October 30, 2019
Work has just started on an unforeseen structural reinforcement project that will dramatically improve
the beloved building’s resiliency
Houston, TX - The Rothko Chapel, one of the world’s most celebrated sacred spaces, is
undergoing a comprehensive restoration – the first since 1999 – as part of a $30 million campus
master plan that will allow the Chapel to better fulfill its dual mission: to be a space for
ecumenical and interfaith celebration and contemplation, as well as a place for community
engagement on critical social justice issues. The capital campaign, Opening Spaces, will enhance
the visitor experience in the Chapel and on its grounds, while developing a campus that offers
visitors new experiences, programs and expanded education offerings in harmony with the
original vision of John and Dominique de Menil and Mark Rothko, the Chapel’s founders.

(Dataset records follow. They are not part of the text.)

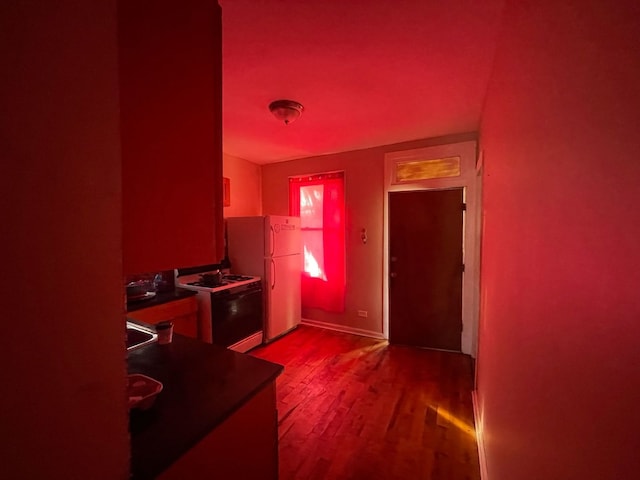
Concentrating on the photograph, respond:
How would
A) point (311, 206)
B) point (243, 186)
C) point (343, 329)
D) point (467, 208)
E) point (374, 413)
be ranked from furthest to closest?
point (243, 186)
point (311, 206)
point (343, 329)
point (467, 208)
point (374, 413)

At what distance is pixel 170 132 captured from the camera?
2.40ft

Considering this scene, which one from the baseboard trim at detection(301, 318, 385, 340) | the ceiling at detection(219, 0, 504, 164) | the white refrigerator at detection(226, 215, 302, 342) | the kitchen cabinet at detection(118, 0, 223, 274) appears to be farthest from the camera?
the baseboard trim at detection(301, 318, 385, 340)

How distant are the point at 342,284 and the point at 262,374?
265cm

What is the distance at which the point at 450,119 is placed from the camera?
258 cm

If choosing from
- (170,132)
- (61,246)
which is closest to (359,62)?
(170,132)

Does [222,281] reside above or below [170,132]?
below

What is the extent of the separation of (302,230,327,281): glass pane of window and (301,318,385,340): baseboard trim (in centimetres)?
71

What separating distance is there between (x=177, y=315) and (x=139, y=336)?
104 cm

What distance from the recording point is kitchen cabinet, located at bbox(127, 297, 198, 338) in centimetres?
225

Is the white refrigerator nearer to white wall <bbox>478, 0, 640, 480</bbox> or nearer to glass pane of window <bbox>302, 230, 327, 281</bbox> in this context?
glass pane of window <bbox>302, 230, 327, 281</bbox>

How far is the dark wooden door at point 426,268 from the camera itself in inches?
121

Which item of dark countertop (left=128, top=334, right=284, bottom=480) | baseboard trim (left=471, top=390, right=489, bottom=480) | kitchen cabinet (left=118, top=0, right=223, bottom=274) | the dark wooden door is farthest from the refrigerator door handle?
kitchen cabinet (left=118, top=0, right=223, bottom=274)

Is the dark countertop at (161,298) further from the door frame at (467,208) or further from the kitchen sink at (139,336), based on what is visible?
the door frame at (467,208)

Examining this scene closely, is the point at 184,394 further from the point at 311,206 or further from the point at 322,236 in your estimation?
the point at 311,206
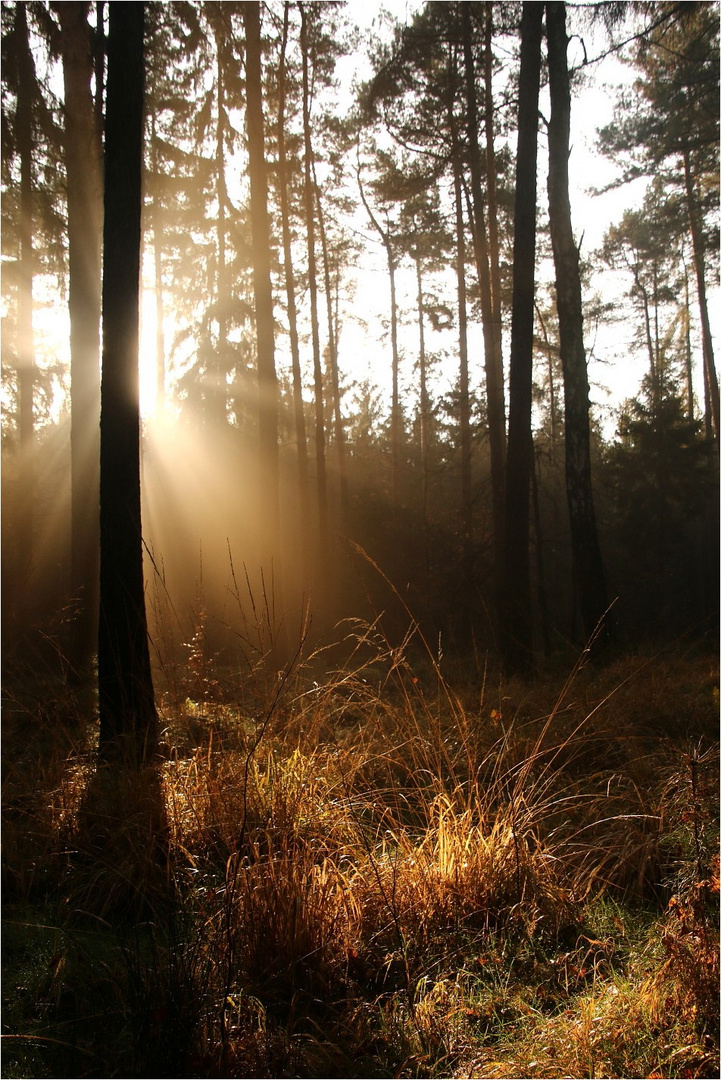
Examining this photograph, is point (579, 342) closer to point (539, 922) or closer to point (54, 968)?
point (539, 922)

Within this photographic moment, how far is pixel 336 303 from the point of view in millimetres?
20844

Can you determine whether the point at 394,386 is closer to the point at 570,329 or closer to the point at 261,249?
the point at 261,249

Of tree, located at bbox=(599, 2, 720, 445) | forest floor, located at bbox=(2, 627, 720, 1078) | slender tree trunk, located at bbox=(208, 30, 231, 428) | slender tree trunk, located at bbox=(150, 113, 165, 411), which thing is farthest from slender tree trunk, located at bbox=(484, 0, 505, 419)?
forest floor, located at bbox=(2, 627, 720, 1078)

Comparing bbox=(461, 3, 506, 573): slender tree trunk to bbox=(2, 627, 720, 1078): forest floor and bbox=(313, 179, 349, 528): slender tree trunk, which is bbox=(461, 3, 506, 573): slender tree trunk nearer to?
bbox=(313, 179, 349, 528): slender tree trunk

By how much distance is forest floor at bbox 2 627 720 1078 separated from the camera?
1729 millimetres

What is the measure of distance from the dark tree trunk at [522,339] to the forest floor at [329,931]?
5238mm

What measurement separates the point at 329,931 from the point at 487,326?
39.4ft

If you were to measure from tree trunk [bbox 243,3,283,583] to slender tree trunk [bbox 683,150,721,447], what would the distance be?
1186cm

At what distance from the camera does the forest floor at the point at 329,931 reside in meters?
1.73

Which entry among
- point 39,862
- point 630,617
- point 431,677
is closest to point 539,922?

The first phase of construction includes the restoration of the Chapel itself. During the course of
construction, engineers discovered that the concrete masonry walls behind the exterior bricks
were constructed without steel reinforcement – a common and approved building practice in
1970 when the Chapel was built. If built today, reinforcement with steel rebar would be required
by code to improve the building’s ability to withstand lateral wind loads over 130 miles an hour.
Given the increased frequency of hurricanes and other weather-related incidents today, this
increased resiliency is particularly urgent.
In response, Cardno, the Houston-based structural engineering firm, worked with Architecture
Research Office, who designed the restoration and expansion of the campus, and Linbeck, the
construction firm, to devise a method of augmenting the existing structural walls with steel
reinforcement throughout the Chapel. This process necessitated the removal and replacement of
all interior plaster and removal of parts of the exterior brick façade. Work began last week on the
reinforcement project, which will cause a four-month delay in the overall construction schedule
and will cost an additional $1.1 million.
Faced with this issue, the leadership of the Chapel decided to address the problem now as part of
the ongoing construction in order to eliminate future risk and enhance the long-term safety of the
Chapel. David Leslie, Executive Director of the Rothko Chapel explains, “This is a simple
matter of stewardship. The additional costs and time are of course not ideal, but we also knew
that we had to take this step to ensure that the Chapel is available as a place of solace for
generations to come. While I do not usually use a double negative, this is an important
intervention that we could not NOT do.”
“While unforeseen issues are par for the course with any major construction project, this
particular issue with the unreinforced CMUs presented us with an interesting dilemma,” says
Christopher Rothko, Opening Spaces Chairman. “While we were not obligated to fix this by
code, we knew we needed to do so in order to preserve the Chapel far into the future. We really
didn’t hesitate for a moment in spite of the additional costs.”
The Chapel is now scheduled to reopen in late Spring 2020. The new Welcome House on the
campus is scheduled to open in March 2020.
About Rothko Chapel
The Rothko Chapel is an independent nonprofit organization that promotes the intersection of
spirituality, art and human rights. The Chapel is open to the public every day of the year at no
charge. Visitors come from around the world to experience the power and sanctity of Mark
Rothko’s Chapel design and to participate in a broad array of public programs. The Rothko
Chapel is a contemplative space that connects art, spirituality and compassionate action. Founded
by Houston philanthropists Dominique and John de Menil, the Chapel was dedicated in 1971 as
an interfaith, nonsectarian sanctuary.